--- start Source text ---

Wednesday, January 16, 2019

Mexico City to Oaxaca City 2015

I disembarked the boeing 737 near midnight in Mexico City. It was the first time I had been to the capital but not the first time in the country. My friend and I had ventured nearby right after graduating high school in search of our spiritual leader, Don Juan (didn't find him).
On my way to the hostel I was propositioned by a handful of prostitutes of varying genders. It took some time to find where I was going, a mega hostel somewhere in the heart of downtown. Finally I laid down on the shot spring bunk in a room full of stinking youth and fell asleep.
The city was huge and bustling, coated in a thick layer of smog and punctuated by colonial architecture and modern art. I packed onto the busses and humid subways in a frantic mode of exploration, getting my bearings on a map and heading off like an ant in a maze searching for an abandoned lollypop. I remember a transcendental moment walking through a flower stall, swallowed by the full-bodied smells and insanely vibrant colors, a smiling man swung out of the inner market in and matched my pace, a large bunch of frilly flowers in his hand, floating like some beautiful planet, I was drawn along by it like a butterfly into the din of mid-day traffic. At night I tried to look sketchy to keep the sketchy people away, it worked. During one of these late night wanderings I found quite possibly the master of tacos. I'm talking about the world's best taco maker, a taco deity.  He labored over a long sizzling hot plate in a hole in the wall the size of a closet. Locals were packed in, obscured by smoke, hunched over their food, lost in weird ecstasy. I sat down on the street side stool and everyone looked, some stared with a quizzical expression on their face. I was surrounded by a halo of a thousand colored lights blinking and sparkling madly from a market across the street.

--- end Source text ---
--- start Given entries ---

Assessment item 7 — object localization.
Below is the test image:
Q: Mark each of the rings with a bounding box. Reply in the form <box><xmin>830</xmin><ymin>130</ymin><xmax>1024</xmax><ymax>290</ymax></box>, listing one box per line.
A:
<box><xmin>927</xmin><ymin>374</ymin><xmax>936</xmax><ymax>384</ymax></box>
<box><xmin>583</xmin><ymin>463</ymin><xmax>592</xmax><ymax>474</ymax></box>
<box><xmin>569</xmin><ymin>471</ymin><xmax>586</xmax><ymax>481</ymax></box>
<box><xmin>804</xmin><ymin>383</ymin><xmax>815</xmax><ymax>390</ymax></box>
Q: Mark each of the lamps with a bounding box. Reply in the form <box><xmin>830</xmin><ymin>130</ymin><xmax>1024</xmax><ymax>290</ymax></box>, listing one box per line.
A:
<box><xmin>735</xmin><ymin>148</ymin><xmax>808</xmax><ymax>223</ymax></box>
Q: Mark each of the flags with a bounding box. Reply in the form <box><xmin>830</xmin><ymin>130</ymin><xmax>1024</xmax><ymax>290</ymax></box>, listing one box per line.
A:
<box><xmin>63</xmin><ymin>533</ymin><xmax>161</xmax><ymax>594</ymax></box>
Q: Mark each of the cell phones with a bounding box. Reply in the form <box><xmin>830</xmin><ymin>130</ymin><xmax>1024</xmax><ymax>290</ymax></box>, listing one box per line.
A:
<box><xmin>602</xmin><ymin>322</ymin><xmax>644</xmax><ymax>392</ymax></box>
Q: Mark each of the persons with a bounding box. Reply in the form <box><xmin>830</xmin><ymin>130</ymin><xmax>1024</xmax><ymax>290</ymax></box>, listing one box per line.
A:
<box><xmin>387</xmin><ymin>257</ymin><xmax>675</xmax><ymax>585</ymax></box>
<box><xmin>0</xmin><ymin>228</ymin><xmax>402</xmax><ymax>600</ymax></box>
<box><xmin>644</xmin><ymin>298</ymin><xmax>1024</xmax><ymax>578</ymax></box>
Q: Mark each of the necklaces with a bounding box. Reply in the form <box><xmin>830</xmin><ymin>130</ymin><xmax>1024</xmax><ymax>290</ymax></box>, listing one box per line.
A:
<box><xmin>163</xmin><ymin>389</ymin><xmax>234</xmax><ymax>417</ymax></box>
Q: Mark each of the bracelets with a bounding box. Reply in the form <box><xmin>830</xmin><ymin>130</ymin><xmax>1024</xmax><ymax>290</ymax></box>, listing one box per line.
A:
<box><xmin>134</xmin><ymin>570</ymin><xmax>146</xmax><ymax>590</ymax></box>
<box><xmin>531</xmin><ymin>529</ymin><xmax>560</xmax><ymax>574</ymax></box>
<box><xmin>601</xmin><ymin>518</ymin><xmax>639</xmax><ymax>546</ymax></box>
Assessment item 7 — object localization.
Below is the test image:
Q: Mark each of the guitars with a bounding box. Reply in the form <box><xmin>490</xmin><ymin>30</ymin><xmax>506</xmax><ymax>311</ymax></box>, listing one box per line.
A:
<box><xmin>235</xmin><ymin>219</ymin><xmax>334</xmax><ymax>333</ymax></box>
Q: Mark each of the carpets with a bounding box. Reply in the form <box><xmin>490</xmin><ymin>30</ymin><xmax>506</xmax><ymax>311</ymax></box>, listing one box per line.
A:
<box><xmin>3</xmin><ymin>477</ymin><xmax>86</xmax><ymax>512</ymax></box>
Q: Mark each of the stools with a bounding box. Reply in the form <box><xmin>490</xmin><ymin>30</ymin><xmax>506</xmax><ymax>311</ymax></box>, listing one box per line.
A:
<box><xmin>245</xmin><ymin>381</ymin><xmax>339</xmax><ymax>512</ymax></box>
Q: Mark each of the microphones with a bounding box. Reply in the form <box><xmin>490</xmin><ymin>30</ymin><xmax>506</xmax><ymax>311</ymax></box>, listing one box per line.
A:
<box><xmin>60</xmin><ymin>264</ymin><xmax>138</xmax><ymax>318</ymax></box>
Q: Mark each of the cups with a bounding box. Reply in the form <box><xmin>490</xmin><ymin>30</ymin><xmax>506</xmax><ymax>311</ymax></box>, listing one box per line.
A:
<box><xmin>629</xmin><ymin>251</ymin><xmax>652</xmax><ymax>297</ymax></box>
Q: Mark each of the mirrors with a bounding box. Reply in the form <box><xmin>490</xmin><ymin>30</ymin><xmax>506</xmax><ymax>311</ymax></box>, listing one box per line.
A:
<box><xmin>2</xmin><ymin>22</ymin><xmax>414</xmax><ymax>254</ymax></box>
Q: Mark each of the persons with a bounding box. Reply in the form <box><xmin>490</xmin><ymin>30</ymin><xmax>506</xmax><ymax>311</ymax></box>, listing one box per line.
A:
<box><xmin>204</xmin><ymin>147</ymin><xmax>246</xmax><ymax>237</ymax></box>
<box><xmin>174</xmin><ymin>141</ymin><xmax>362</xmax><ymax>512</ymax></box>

--- end Given entries ---

### Goals
1: Retype the Mexico City travel account, everything from "I disembarked the" down to "(didn't find him).".
2: Write out the records again, everything from the line containing "Q: Mark each of the mirrors" down to the end of the records, switching "Reply" to "Respond" and leaving all else unchanged.

### Answers for the tasks
1:
I disembarked the boeing 737 near midnight in Mexico City. It was the first time I had been to the capital but not the first time in the country. My friend and I had ventured nearby right after graduating high school in search of our spiritual leader, Don Juan (didn't find him).

2:
Q: Mark each of the mirrors with a bounding box. Respond in the form <box><xmin>490</xmin><ymin>30</ymin><xmax>506</xmax><ymax>311</ymax></box>, listing one box per line.
A:
<box><xmin>2</xmin><ymin>22</ymin><xmax>414</xmax><ymax>254</ymax></box>
Q: Mark each of the persons with a bounding box. Respond in the form <box><xmin>490</xmin><ymin>30</ymin><xmax>506</xmax><ymax>311</ymax></box>, listing one box per line.
A:
<box><xmin>204</xmin><ymin>147</ymin><xmax>246</xmax><ymax>237</ymax></box>
<box><xmin>174</xmin><ymin>141</ymin><xmax>362</xmax><ymax>512</ymax></box>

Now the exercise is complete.